Damn, I never got over those childhood ways. I still harbour no intentions of winning anything. All through life, I have always loved the journey and the destination has hardly ever mattered to me. Think about it, the way you get somewhere is more fun than actually reaching somewhere. Some of the worst destinations have been the most fun because of the way I got there! e.g. the journey back home to Ludhiana could have not been termed more than a drab because had it not been for my folks, I could not find a single reason to make the journey. I had nothing to look forward to in Ludhiana with no friends and absolutely no hope of finding any in the short spanse of a couple of weeks. (Of course, at other times in life, two weeks in the most obscure of places have been entirely pleasing but lets not bring that up.) The reason I always looked forward to going back after every semester was the journey. Maybe I was cursed but for whatever the reason, I had not managed to travel once with a confirmed ticket and was always wait-listed or at times, with a third class ticket. The journey was always fun though, perhaps it had something to do with the wonderful circle of friends but for whatever the reason, the two days of traveling in the train were more fun than actually getting to Ludhiana! The JOURNEY, not the DESTINATION.

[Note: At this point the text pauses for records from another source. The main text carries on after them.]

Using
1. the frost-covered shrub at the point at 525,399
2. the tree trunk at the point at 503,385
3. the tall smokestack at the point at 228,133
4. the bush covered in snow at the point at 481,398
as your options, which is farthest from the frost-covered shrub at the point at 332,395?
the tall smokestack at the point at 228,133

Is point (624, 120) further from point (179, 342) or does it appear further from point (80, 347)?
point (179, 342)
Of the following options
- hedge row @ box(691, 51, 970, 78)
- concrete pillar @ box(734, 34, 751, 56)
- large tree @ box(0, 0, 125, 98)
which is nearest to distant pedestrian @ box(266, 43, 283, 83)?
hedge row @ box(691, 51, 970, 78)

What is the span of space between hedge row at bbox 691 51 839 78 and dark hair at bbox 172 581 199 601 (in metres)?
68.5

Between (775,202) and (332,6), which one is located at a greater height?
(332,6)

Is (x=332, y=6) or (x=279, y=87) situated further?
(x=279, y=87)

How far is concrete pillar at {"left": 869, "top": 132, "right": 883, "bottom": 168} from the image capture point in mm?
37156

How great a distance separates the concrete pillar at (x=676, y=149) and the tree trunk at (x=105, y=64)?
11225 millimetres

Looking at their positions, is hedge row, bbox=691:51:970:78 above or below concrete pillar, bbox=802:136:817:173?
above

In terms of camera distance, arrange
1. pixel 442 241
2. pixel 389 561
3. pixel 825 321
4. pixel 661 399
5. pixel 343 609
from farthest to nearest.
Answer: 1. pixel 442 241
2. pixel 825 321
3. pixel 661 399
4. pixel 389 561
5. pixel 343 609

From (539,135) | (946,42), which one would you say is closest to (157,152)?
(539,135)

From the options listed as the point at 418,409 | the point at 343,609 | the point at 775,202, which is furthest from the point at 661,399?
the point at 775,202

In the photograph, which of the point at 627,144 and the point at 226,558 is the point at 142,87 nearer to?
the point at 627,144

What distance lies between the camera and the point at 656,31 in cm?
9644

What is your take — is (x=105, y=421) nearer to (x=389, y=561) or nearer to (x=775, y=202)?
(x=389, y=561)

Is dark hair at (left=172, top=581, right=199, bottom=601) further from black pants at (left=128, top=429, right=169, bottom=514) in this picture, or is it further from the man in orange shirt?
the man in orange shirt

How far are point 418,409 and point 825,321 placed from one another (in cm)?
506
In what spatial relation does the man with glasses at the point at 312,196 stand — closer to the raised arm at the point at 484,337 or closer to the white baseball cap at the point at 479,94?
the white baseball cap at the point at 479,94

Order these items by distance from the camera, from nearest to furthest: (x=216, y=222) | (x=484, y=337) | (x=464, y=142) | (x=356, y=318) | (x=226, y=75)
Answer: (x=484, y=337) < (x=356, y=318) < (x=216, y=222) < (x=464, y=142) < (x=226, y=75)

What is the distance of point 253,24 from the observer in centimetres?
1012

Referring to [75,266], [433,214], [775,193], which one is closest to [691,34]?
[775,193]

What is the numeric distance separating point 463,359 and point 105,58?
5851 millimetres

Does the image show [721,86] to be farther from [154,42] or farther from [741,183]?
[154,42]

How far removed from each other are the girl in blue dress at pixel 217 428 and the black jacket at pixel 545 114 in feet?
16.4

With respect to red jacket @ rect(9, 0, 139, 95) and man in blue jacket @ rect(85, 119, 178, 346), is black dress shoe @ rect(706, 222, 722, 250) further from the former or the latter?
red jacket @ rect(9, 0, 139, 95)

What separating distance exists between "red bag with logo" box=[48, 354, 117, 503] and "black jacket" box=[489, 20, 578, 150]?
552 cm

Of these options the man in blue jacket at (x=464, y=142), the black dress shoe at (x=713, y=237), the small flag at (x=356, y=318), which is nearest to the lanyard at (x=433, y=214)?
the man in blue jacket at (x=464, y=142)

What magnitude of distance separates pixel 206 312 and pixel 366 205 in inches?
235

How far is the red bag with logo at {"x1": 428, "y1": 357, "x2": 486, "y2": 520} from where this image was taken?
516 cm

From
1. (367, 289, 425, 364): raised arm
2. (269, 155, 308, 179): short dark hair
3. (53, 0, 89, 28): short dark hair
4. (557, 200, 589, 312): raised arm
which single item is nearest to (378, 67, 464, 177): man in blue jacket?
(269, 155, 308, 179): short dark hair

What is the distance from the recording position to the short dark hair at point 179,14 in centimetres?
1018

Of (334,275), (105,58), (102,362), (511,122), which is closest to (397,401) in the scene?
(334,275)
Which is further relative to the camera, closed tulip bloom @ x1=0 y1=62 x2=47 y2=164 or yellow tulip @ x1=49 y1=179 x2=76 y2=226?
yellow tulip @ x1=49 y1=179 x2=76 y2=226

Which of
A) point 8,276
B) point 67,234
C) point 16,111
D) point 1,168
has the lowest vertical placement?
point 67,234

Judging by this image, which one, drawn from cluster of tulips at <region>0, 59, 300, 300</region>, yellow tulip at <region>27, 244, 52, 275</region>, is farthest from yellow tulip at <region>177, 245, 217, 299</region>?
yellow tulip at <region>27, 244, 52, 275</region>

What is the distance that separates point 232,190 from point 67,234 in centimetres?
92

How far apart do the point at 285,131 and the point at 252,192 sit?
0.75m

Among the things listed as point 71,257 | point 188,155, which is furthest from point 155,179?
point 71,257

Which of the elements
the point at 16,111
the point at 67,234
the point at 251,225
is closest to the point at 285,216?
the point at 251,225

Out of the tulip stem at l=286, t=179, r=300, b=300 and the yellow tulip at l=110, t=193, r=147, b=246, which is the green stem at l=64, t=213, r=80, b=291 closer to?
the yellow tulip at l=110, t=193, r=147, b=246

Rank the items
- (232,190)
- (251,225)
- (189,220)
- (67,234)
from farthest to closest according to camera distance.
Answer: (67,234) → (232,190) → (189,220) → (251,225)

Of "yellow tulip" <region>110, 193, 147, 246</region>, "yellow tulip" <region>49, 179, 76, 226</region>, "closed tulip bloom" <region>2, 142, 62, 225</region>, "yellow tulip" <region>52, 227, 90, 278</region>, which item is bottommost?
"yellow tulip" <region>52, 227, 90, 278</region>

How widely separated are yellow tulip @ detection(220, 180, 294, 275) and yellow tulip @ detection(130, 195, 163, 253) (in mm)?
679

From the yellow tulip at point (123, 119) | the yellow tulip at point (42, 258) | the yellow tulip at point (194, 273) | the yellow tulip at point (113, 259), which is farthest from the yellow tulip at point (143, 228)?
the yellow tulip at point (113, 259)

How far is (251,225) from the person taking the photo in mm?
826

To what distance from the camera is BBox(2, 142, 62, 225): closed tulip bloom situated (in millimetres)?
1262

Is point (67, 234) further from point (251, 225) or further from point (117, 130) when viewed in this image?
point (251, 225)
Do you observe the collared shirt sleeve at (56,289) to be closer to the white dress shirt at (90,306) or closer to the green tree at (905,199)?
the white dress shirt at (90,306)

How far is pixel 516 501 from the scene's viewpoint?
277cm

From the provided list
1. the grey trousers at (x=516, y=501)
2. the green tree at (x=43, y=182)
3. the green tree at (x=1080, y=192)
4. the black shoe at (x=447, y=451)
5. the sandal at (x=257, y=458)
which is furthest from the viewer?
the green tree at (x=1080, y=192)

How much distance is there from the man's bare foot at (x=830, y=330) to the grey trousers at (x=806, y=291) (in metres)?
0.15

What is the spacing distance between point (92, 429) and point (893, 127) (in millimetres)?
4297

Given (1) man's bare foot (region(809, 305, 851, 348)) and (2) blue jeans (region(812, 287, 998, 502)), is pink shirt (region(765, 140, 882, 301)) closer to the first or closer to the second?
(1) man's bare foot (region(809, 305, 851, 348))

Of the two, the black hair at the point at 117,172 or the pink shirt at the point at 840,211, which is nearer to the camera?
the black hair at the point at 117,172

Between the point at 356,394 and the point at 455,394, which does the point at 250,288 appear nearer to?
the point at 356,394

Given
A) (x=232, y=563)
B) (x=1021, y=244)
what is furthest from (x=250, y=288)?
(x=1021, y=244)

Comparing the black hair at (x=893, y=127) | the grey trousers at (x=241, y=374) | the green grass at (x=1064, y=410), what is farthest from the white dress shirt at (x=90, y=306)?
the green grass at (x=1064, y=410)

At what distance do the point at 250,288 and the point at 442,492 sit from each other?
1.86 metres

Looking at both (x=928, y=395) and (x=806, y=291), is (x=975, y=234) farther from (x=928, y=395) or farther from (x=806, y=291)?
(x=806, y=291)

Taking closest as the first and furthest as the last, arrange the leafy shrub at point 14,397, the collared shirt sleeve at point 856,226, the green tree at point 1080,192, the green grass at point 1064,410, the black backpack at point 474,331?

I never did grow up to be a mature young man. I still act on impulses and not logic. Logic after all, is so boring! I cannot imagine my life had I acted on logic and not impulse. Imagine that! I might have been a successful young computer engineer with a steady job and a fat paycheck! Yuck! I would have missed out on all the long drives to the most exotic locales, I would have missed out the fun to be had getting in trouble with all the teachers and other staff members. Heck, I would not have had all the wonderful memories for my book. Seriously, think about it. How many would actually be able to have a book about their lives filled with such anecdotes as to hold a readers fancy from cover to cover? I mean really, Bill Clinton as a president or as an impeached president? Who would pass the opportunity of being entertained by the life of Mr. Clinton after he walked into the Oval Office and set about messing with the officials? Wow, theres another term to gauge if your life has been worth living. Funny how insignificance can be interesting!